Its intended use is normalized comparison, for example:

* comparing two architectures under the same cost regime;
* comparing spike-driven and dense execution at the arithmetic level;
* reporting Horowitz-style FP32, FP16, or INT8 compute cost.

Its boundary is equally important:

* it does not model memory energy;
* it does not model addressing or routing cost;
* it does not try to reproduce a specific accelerator;
* ``SynOps`` and ``FLOPs`` are returned as auxiliary statistics only and do not directly contribute to the total energy.

By default it uses the Horowitz 2014 FP32 regime. If you want FP16 or INT8 comparisons, pass an explicit preset.

Lemaire Analytical Inference Energy
------------------------------------

``estimate_lemaire_energy`` is an inference-only analytical estimator aligned with the Lemaire-style SNN energy literature.
Unlike a purely static formula, the current implementation still runs one real forward pass to collect runtime counts and memory bytes.

Supplied material >>
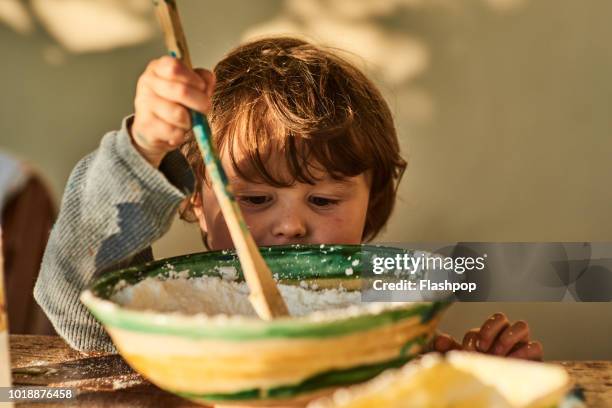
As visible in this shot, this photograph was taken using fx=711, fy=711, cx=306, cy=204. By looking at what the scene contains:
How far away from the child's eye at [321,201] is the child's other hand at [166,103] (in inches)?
15.9

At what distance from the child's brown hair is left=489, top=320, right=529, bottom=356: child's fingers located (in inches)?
15.5

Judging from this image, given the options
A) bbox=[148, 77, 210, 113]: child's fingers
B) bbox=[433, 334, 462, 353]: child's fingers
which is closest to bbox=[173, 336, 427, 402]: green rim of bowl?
bbox=[148, 77, 210, 113]: child's fingers

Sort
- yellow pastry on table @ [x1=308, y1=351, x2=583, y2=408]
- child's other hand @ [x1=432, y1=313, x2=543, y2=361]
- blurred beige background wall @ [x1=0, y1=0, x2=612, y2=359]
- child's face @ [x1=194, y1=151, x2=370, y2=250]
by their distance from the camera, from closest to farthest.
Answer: yellow pastry on table @ [x1=308, y1=351, x2=583, y2=408] < child's other hand @ [x1=432, y1=313, x2=543, y2=361] < child's face @ [x1=194, y1=151, x2=370, y2=250] < blurred beige background wall @ [x1=0, y1=0, x2=612, y2=359]

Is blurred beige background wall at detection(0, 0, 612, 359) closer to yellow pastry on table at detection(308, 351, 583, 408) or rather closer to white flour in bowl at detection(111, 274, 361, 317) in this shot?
white flour in bowl at detection(111, 274, 361, 317)

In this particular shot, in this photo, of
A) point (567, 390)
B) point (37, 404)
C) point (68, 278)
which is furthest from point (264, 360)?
point (68, 278)

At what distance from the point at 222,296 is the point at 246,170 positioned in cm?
41

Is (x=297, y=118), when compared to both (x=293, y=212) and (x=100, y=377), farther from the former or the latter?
(x=100, y=377)

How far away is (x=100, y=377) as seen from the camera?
0.74 metres

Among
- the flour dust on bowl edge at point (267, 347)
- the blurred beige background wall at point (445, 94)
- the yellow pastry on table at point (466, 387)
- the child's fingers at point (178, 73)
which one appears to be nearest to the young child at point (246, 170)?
the child's fingers at point (178, 73)

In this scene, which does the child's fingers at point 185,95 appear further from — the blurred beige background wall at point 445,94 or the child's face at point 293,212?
the blurred beige background wall at point 445,94

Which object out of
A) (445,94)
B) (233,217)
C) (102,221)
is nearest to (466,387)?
(233,217)

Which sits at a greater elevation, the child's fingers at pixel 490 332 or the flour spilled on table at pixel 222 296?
the flour spilled on table at pixel 222 296

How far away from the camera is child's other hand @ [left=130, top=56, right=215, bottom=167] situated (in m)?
0.64

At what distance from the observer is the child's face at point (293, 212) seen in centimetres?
109
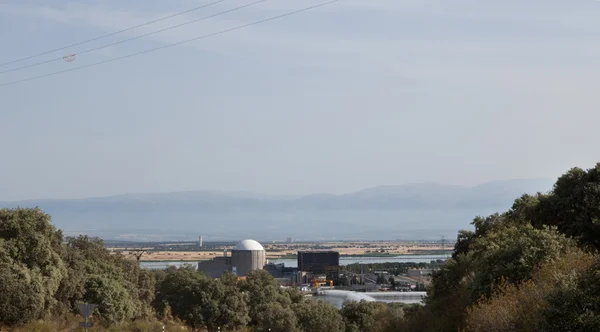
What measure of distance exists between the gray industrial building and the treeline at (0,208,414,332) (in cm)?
9088

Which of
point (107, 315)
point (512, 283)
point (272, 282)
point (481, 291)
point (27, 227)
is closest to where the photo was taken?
point (512, 283)

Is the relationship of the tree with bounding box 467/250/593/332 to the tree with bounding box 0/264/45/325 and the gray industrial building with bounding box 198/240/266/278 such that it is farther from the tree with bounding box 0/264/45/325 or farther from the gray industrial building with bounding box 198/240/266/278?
the gray industrial building with bounding box 198/240/266/278

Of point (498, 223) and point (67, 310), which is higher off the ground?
point (498, 223)

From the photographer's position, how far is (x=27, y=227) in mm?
38562

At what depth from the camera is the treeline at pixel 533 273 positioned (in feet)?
61.3

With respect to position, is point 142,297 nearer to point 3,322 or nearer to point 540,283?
point 3,322

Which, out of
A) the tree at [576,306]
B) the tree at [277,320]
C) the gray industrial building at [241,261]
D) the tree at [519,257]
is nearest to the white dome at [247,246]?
the gray industrial building at [241,261]

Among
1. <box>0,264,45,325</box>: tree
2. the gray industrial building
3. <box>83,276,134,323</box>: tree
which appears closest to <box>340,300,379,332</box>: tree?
<box>83,276,134,323</box>: tree

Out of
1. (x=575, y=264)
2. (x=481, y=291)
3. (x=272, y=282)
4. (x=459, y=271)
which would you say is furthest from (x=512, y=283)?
(x=272, y=282)

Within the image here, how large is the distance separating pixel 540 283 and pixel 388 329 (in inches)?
1042

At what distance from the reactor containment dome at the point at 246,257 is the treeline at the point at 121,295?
94.8m

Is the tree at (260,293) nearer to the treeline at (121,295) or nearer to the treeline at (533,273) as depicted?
the treeline at (121,295)

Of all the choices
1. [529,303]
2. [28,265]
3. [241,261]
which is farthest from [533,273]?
[241,261]

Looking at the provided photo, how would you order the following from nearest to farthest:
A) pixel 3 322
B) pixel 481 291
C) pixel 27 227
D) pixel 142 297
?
pixel 481 291
pixel 3 322
pixel 27 227
pixel 142 297
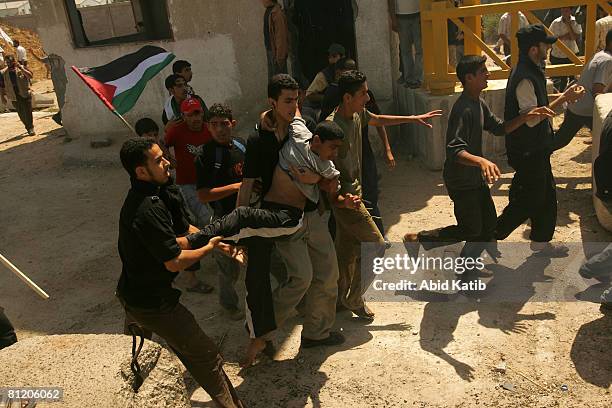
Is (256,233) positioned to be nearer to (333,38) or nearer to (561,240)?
(561,240)

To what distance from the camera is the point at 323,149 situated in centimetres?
384

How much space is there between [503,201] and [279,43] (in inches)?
137

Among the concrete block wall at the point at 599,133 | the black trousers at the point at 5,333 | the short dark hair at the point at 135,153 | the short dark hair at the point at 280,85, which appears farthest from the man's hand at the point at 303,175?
the concrete block wall at the point at 599,133

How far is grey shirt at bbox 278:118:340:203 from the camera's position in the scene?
151 inches

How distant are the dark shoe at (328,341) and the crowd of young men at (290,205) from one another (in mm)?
11

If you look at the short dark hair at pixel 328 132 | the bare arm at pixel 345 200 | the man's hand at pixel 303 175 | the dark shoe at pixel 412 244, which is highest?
the short dark hair at pixel 328 132

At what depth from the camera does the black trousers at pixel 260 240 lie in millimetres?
3691

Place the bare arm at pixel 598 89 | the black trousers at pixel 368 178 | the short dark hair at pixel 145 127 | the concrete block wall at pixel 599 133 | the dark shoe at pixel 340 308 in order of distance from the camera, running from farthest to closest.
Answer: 1. the bare arm at pixel 598 89
2. the concrete block wall at pixel 599 133
3. the short dark hair at pixel 145 127
4. the black trousers at pixel 368 178
5. the dark shoe at pixel 340 308

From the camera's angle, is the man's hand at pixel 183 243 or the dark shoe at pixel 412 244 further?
the dark shoe at pixel 412 244

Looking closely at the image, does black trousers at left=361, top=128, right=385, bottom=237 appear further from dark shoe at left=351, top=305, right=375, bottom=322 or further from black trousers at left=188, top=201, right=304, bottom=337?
black trousers at left=188, top=201, right=304, bottom=337

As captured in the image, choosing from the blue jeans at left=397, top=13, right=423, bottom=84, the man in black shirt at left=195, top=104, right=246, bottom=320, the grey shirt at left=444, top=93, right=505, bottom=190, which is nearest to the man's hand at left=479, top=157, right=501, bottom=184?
the grey shirt at left=444, top=93, right=505, bottom=190

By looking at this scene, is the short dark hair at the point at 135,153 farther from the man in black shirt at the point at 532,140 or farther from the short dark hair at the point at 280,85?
the man in black shirt at the point at 532,140

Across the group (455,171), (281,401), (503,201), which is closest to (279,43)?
(503,201)

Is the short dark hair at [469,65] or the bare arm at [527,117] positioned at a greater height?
the short dark hair at [469,65]
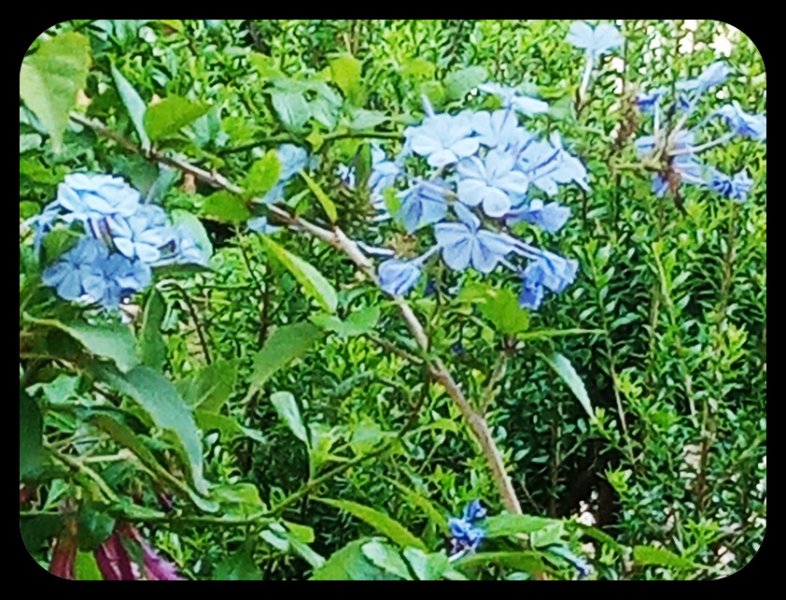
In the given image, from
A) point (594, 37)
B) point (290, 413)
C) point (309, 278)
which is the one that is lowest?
point (290, 413)

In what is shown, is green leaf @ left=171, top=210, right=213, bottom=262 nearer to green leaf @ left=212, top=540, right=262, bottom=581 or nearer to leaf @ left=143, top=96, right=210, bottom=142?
leaf @ left=143, top=96, right=210, bottom=142

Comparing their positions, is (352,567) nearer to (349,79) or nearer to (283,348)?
(283,348)

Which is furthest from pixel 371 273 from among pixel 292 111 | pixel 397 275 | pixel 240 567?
pixel 240 567

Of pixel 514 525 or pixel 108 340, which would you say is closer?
pixel 108 340

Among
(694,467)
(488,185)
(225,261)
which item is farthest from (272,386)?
(694,467)

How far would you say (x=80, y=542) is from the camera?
765 mm

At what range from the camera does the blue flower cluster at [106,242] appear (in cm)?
68

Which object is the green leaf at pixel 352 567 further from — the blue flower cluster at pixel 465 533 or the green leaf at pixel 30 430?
the green leaf at pixel 30 430

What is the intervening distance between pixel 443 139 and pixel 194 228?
0.57 ft

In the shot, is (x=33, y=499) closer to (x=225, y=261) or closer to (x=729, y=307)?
(x=225, y=261)

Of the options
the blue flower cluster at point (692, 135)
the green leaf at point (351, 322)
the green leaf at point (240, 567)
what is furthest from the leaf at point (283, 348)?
the blue flower cluster at point (692, 135)

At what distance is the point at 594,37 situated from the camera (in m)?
0.83

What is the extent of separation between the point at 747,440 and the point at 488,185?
0.29 meters

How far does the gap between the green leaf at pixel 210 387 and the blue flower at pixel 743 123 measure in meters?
0.39
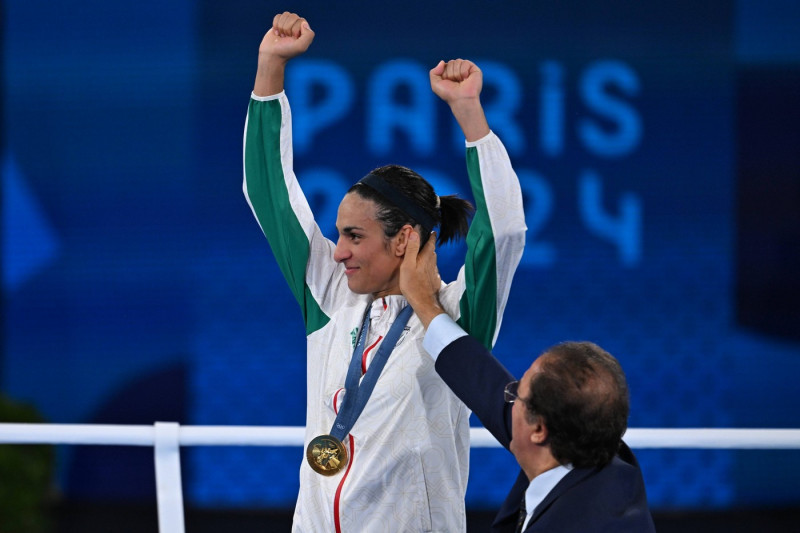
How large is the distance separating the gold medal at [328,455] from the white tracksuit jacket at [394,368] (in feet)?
0.07

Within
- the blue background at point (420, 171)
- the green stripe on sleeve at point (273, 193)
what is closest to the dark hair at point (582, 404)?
the green stripe on sleeve at point (273, 193)

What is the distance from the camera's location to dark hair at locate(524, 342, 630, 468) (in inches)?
60.8

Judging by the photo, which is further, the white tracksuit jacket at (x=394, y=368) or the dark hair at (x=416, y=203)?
the dark hair at (x=416, y=203)

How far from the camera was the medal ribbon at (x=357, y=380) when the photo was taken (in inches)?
76.9

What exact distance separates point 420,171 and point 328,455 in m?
2.57

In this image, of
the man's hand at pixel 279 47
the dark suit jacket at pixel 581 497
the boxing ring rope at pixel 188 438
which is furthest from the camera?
the boxing ring rope at pixel 188 438

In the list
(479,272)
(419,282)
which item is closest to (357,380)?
(419,282)

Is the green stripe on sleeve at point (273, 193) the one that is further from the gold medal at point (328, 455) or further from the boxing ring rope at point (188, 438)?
the boxing ring rope at point (188, 438)

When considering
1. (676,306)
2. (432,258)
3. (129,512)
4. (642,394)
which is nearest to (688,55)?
(676,306)

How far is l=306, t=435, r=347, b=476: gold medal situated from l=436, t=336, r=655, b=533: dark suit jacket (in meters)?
0.32

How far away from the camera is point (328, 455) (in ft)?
6.36

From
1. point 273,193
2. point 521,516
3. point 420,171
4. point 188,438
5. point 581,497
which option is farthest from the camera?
point 420,171

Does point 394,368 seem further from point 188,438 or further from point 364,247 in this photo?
point 188,438

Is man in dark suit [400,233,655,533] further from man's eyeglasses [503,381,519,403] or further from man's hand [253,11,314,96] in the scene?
man's hand [253,11,314,96]
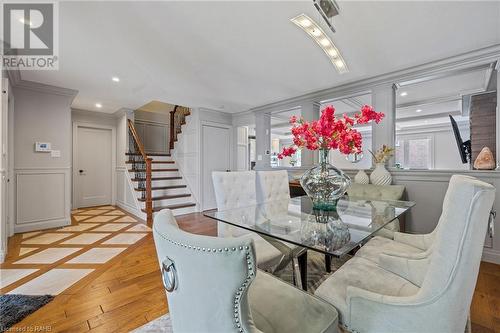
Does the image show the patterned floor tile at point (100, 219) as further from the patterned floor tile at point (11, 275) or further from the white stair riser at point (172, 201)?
the patterned floor tile at point (11, 275)

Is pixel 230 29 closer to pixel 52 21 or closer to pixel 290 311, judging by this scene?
pixel 52 21

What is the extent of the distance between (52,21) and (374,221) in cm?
316

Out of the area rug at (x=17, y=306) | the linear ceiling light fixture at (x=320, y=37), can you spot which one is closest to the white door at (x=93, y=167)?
Result: the area rug at (x=17, y=306)

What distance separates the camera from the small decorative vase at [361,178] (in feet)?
10.3

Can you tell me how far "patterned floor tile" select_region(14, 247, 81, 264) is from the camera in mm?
2381

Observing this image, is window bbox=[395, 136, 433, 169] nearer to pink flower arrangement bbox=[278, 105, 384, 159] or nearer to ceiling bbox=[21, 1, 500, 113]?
ceiling bbox=[21, 1, 500, 113]

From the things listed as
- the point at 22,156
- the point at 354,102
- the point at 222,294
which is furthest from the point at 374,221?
the point at 22,156

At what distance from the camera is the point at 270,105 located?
15.1ft

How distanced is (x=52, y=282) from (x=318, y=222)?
239 centimetres

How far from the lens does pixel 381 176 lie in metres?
2.98

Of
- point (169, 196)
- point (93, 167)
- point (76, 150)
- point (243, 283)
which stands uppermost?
point (76, 150)

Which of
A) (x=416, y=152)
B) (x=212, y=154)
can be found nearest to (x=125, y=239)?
(x=212, y=154)

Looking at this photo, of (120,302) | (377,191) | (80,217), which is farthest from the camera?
(80,217)

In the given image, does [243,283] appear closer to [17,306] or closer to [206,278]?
[206,278]
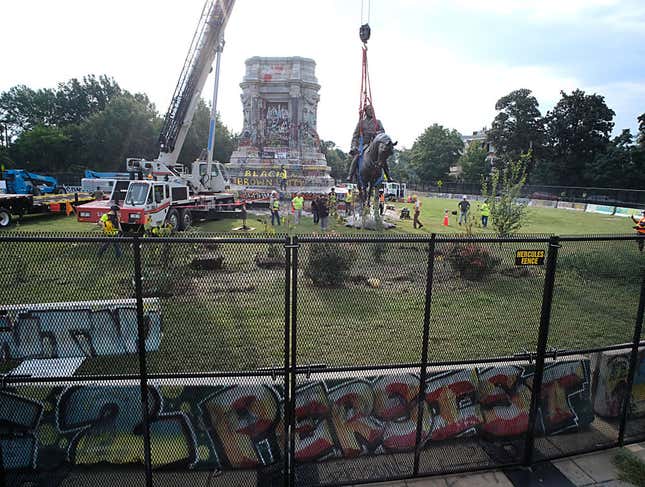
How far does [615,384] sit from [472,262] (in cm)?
288

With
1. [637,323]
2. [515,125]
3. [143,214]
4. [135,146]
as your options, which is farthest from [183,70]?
[515,125]

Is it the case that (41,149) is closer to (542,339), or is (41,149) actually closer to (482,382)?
(482,382)

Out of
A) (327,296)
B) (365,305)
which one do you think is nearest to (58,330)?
(327,296)

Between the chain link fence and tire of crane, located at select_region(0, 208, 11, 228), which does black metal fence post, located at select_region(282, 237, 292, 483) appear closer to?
the chain link fence

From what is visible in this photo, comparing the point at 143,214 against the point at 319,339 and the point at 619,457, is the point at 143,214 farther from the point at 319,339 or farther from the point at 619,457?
the point at 619,457

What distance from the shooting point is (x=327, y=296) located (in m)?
4.43

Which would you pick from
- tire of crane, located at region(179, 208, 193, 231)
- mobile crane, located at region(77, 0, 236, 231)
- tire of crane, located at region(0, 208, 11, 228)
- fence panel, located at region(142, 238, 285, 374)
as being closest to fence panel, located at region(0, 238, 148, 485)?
fence panel, located at region(142, 238, 285, 374)

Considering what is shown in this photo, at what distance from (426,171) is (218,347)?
269 ft

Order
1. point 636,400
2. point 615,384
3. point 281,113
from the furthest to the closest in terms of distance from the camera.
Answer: point 281,113
point 636,400
point 615,384

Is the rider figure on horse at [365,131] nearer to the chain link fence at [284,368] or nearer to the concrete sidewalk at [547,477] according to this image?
the chain link fence at [284,368]

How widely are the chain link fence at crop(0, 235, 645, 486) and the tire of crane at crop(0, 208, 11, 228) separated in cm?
1950

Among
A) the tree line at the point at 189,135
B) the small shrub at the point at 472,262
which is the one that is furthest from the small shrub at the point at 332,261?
the tree line at the point at 189,135

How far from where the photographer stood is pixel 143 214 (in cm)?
1655

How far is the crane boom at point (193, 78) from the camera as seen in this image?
23625 millimetres
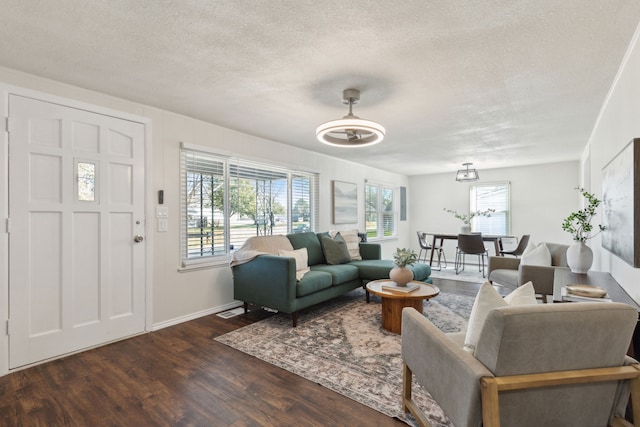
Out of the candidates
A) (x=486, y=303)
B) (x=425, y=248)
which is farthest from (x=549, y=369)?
(x=425, y=248)

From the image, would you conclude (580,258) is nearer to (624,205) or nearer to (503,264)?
(624,205)

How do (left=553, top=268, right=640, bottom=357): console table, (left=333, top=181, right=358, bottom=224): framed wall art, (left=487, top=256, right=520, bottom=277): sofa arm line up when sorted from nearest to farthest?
1. (left=553, top=268, right=640, bottom=357): console table
2. (left=487, top=256, right=520, bottom=277): sofa arm
3. (left=333, top=181, right=358, bottom=224): framed wall art

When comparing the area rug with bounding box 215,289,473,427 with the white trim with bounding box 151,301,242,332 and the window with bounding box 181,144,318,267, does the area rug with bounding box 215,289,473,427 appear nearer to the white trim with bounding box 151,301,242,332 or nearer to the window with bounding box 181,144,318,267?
the white trim with bounding box 151,301,242,332

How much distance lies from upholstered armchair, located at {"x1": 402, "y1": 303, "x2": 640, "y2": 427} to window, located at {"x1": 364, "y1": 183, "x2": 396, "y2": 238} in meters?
5.54

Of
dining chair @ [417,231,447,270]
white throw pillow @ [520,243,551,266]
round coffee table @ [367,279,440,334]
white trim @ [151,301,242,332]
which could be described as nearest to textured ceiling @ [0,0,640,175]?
white throw pillow @ [520,243,551,266]

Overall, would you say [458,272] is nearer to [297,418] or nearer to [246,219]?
[246,219]

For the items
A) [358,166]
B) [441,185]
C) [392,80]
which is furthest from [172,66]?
[441,185]

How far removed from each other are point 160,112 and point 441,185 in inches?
259

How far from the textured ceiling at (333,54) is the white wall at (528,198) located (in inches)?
135

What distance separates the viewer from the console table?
1.90 m

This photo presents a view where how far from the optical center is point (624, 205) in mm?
1971

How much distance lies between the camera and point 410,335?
5.55ft

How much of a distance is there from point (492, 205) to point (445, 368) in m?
6.83

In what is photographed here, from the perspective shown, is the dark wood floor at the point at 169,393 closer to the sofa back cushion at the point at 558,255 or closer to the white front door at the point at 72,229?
the white front door at the point at 72,229
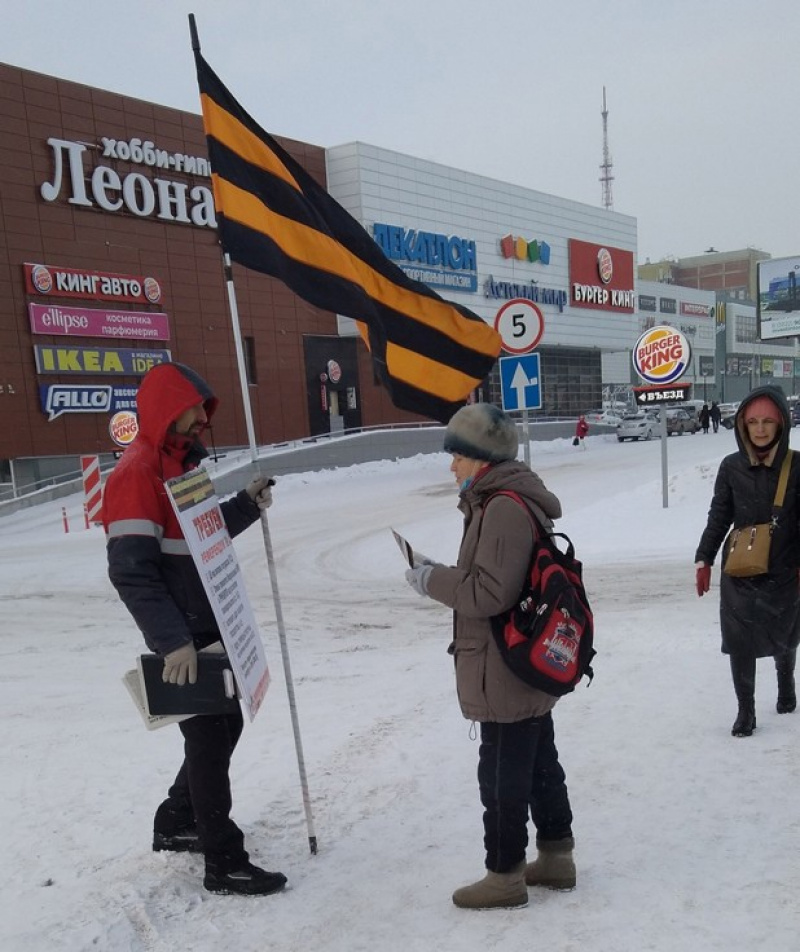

What needs to be done >> Please quote the passage on energy estimation word for word, from "Its boundary is" to "and memory bytes.".

Solution to this exercise >>
Its boundary is equally important:

* it does not model memory energy;
* it does not model addressing or routing cost;
* it does not try to reproduce a specific accelerator;
* ``SynOps`` and ``FLOPs`` are returned as auxiliary statistics only and do not directly contribute to the total energy.

By default it uses the Horowitz 2014 FP32 regime. If you want FP16 or INT8 comparisons, pass an explicit preset.

Lemaire Analytical Inference Energy
------------------------------------

``estimate_lemaire_energy`` is an inference-only analytical estimator aligned with the Lemaire-style SNN energy literature.
Unlike a purely static formula, the current implementation still runs one real forward pass to collect runtime counts and memory bytes.